Researchers at MIT believe they’ve taken an important step in developing the next generation of silicon chips. The photonic version would use light beams rather than electrons, greatly increasing speed and efficiency as well as boosting communications.
The aim of the research was to avoid the current wasteful process by which data transmitted by fiber optic cable must be converted to electronic form for use in electronic circuits, only to then be converted back to a laser signal.
While it was already technically possible to simply process and pass the light signals straight through to the laser, there was a risk that stray reflections could make the transmission less efficient. It’s possible to limit this risk by using a device that only allows light to pass in one direction, similar to an electrical diode.
At the moment that’s done by a standalone device, but the researchers wanted to find a way to build it directly onto a silicon chip, saving space and increasing efficiency.
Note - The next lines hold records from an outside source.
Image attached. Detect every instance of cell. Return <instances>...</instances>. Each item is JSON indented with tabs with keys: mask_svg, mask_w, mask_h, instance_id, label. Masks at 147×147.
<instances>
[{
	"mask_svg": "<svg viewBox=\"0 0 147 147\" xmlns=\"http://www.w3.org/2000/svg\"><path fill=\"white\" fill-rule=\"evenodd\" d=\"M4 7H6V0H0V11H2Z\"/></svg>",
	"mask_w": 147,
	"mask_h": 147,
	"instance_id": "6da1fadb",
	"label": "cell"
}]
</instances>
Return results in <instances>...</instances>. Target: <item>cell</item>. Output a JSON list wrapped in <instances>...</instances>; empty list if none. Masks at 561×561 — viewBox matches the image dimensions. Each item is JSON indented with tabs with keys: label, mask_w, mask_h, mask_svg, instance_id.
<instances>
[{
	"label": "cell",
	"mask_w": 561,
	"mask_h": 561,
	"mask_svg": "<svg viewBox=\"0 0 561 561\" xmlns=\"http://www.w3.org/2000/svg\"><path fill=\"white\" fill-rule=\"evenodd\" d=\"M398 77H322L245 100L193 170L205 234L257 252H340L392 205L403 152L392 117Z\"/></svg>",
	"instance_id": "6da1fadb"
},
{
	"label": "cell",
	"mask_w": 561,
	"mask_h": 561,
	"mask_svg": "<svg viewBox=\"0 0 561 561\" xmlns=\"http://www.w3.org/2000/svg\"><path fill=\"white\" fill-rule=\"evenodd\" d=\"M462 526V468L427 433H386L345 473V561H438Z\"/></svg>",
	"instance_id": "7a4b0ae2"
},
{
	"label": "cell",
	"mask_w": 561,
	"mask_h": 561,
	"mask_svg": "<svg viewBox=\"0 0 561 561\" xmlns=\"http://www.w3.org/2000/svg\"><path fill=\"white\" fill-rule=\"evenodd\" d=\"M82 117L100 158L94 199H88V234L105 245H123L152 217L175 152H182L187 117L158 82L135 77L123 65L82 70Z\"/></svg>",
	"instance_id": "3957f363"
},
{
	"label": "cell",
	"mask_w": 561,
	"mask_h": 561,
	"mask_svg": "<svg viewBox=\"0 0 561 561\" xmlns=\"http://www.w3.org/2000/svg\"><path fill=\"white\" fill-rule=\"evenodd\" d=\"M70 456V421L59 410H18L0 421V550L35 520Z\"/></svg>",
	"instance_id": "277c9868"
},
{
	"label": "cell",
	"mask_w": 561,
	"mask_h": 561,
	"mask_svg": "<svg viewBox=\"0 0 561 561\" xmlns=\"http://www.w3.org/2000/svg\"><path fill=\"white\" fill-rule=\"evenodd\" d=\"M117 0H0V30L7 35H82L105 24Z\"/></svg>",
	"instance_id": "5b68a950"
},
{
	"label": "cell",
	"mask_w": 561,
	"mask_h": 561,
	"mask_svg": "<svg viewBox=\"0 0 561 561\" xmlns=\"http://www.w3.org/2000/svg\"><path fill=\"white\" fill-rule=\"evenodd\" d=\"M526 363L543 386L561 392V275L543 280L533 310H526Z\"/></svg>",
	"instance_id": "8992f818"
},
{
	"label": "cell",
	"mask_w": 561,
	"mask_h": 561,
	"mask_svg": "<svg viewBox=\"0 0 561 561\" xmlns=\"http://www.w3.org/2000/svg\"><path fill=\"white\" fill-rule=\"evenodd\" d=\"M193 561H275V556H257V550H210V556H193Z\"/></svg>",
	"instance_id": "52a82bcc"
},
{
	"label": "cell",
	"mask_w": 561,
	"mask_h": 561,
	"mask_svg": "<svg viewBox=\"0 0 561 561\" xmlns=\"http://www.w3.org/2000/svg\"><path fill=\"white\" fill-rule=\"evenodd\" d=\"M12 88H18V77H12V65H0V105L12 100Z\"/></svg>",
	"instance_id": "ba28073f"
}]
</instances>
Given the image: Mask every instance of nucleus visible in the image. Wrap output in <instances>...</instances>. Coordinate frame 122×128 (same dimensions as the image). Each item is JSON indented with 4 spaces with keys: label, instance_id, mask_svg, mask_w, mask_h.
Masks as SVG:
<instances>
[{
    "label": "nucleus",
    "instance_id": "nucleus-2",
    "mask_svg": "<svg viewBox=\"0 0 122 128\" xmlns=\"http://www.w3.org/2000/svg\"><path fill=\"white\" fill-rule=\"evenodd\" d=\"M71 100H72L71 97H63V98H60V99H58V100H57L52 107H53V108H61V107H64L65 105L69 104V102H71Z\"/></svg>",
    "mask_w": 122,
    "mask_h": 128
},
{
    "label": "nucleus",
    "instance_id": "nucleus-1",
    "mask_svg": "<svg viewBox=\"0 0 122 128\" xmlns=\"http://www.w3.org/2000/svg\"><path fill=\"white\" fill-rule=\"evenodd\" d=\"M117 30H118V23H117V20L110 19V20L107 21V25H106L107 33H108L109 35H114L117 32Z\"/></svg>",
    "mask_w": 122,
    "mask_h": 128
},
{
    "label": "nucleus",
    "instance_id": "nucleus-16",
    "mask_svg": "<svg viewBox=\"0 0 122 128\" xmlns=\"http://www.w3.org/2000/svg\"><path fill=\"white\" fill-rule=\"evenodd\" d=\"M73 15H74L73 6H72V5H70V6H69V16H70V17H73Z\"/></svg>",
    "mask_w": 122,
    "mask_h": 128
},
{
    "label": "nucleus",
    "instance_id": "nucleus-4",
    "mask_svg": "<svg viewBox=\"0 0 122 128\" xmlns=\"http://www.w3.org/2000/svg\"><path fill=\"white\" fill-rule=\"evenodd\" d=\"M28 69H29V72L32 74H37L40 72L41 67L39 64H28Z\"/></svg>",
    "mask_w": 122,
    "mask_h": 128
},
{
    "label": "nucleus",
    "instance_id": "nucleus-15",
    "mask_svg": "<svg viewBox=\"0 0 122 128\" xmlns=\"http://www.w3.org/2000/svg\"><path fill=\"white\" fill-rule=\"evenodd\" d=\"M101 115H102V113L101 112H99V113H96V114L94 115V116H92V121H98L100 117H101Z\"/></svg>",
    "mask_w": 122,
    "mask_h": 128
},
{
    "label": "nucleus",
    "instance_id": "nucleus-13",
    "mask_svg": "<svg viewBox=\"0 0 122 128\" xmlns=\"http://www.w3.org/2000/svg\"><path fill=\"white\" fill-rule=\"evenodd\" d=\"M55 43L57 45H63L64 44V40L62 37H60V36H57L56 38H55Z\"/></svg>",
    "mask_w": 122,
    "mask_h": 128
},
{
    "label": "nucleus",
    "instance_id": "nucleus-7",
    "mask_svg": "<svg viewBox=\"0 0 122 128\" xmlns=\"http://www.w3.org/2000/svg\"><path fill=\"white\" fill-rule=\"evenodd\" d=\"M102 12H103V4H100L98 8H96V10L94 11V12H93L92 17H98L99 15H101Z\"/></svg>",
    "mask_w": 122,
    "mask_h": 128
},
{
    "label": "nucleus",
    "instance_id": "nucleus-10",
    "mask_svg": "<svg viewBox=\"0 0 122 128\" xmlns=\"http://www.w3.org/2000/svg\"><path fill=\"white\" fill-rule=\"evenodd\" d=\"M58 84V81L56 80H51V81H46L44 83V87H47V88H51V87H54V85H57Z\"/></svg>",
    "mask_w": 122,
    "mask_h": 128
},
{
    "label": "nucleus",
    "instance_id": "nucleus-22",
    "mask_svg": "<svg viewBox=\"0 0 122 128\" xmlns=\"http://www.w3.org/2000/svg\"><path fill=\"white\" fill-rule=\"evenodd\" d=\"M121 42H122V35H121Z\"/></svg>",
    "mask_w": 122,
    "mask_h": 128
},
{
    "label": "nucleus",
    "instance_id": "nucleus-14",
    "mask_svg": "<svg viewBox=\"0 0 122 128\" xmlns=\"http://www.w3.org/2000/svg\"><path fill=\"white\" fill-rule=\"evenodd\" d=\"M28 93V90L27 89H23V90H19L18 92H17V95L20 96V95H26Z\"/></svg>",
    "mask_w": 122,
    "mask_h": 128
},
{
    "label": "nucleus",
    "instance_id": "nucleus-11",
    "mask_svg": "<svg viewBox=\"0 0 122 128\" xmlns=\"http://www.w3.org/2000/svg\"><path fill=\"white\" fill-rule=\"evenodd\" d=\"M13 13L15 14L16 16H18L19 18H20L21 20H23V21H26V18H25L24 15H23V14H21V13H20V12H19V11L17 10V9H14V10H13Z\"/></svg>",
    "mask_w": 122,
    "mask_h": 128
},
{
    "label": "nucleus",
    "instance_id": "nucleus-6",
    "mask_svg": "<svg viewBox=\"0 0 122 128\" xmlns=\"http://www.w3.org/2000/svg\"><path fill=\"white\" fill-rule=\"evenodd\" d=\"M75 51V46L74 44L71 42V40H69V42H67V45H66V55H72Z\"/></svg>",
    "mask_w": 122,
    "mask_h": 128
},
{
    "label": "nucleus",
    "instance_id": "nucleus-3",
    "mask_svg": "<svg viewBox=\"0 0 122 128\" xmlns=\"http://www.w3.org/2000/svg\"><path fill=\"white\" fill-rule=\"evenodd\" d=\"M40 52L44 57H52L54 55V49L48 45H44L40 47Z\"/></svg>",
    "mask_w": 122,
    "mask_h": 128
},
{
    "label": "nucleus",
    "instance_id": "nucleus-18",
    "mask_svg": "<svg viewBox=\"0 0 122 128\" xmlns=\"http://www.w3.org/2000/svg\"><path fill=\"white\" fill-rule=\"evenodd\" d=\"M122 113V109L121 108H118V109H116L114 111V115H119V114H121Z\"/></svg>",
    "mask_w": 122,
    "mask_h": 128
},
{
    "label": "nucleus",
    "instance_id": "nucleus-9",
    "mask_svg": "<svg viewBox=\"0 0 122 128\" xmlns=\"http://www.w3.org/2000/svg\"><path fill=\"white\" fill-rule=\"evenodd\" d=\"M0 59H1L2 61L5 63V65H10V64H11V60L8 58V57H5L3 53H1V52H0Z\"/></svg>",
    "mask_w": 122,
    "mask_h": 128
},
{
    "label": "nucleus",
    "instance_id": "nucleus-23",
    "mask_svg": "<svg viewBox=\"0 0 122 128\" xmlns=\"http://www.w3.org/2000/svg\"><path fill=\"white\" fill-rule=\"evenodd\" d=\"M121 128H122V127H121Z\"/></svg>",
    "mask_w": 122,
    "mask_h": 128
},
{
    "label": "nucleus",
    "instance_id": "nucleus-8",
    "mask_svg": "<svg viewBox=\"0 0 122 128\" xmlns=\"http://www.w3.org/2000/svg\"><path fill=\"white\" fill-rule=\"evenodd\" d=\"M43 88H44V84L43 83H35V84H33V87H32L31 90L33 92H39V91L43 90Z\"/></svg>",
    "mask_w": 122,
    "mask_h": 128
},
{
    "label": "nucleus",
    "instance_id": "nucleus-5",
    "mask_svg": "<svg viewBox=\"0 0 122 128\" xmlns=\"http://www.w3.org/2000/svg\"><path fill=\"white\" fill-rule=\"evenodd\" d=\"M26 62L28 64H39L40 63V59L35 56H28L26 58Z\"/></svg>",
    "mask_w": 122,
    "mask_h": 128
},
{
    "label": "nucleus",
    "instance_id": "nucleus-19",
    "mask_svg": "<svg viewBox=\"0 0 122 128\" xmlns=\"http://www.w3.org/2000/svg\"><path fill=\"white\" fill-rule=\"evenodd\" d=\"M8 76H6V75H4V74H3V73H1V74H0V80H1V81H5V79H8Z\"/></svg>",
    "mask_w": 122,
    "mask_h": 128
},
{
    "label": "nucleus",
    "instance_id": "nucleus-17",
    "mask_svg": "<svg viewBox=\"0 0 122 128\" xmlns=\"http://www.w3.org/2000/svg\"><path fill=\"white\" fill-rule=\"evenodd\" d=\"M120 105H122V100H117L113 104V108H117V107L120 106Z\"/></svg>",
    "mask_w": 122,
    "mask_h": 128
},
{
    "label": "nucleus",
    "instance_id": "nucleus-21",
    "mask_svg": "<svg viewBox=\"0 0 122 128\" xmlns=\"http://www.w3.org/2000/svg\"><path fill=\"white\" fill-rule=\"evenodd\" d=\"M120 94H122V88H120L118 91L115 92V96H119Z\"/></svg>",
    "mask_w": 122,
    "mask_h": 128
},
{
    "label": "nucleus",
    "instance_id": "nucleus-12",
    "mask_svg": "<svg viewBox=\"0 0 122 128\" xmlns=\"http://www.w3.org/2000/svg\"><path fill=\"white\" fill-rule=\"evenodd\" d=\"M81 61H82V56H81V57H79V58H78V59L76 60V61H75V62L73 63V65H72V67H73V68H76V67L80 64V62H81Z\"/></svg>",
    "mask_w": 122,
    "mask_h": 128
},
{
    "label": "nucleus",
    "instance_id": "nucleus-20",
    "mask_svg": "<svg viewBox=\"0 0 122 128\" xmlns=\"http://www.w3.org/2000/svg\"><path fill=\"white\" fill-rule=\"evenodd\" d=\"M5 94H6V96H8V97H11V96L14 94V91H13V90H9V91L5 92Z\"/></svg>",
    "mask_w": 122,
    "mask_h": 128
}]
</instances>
That requires a material that is both magnetic and transparent, in this case garnet, a mineral more commonly used for jewelery and as an abrasive. Unlike some materials, the angle at which it reflects light depends on the angle of the incoming beam, making it suitable for the “diode” role.
Though using garnet on silicon chips has previously proven difficult, the MIT team were able to come up with a suitably efficient design, which meant a thin film of the material would be enough. The design involves a semi-loop such that any light traveling in the “wrong” direction is simply sent back where it came from.
While the researchers were aiming to solve a specific problem, their solution means it’s at least theoretical possible to make chips, and in turn circuits, that are entirely optical rather than electrical. As light travels faster than electrons (and indeed everything), it could make for quicker circuits. It’s also possible that, in the same way as a fiber optic cable can carry phone, TV, and internet signals through the same “pipe” simultaneously, such circuits could carry multiple streams of data at once.